__Extracted entries__.
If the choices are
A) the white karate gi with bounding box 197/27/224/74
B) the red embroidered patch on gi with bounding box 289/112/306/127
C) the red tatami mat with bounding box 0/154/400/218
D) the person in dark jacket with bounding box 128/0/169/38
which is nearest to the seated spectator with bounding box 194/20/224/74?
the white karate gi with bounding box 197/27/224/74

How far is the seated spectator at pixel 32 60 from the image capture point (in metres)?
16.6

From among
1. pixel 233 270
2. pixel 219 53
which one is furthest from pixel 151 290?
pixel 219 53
--
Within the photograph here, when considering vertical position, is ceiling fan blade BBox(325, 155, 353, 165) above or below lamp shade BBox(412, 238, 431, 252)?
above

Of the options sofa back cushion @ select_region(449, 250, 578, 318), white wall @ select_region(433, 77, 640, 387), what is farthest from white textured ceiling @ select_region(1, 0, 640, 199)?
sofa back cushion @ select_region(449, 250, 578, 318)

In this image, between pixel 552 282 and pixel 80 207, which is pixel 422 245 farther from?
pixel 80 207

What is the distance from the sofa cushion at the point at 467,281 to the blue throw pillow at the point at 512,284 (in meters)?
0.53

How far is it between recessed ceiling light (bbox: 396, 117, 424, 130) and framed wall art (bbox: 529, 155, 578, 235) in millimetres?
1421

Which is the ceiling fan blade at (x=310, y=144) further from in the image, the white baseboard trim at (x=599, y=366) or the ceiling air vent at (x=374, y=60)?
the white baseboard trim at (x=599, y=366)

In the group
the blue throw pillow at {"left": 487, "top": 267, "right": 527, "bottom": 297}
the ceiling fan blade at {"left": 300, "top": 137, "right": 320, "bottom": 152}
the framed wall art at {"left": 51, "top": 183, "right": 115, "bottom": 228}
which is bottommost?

__What you are asked to do__.
Echo the lines above from the one containing "In the group" through the one containing "the framed wall", inclusive, and nothing else.

__Result below__.
In the group
the blue throw pillow at {"left": 487, "top": 267, "right": 527, "bottom": 297}
the ceiling fan blade at {"left": 300, "top": 137, "right": 320, "bottom": 152}
the framed wall art at {"left": 51, "top": 183, "right": 115, "bottom": 228}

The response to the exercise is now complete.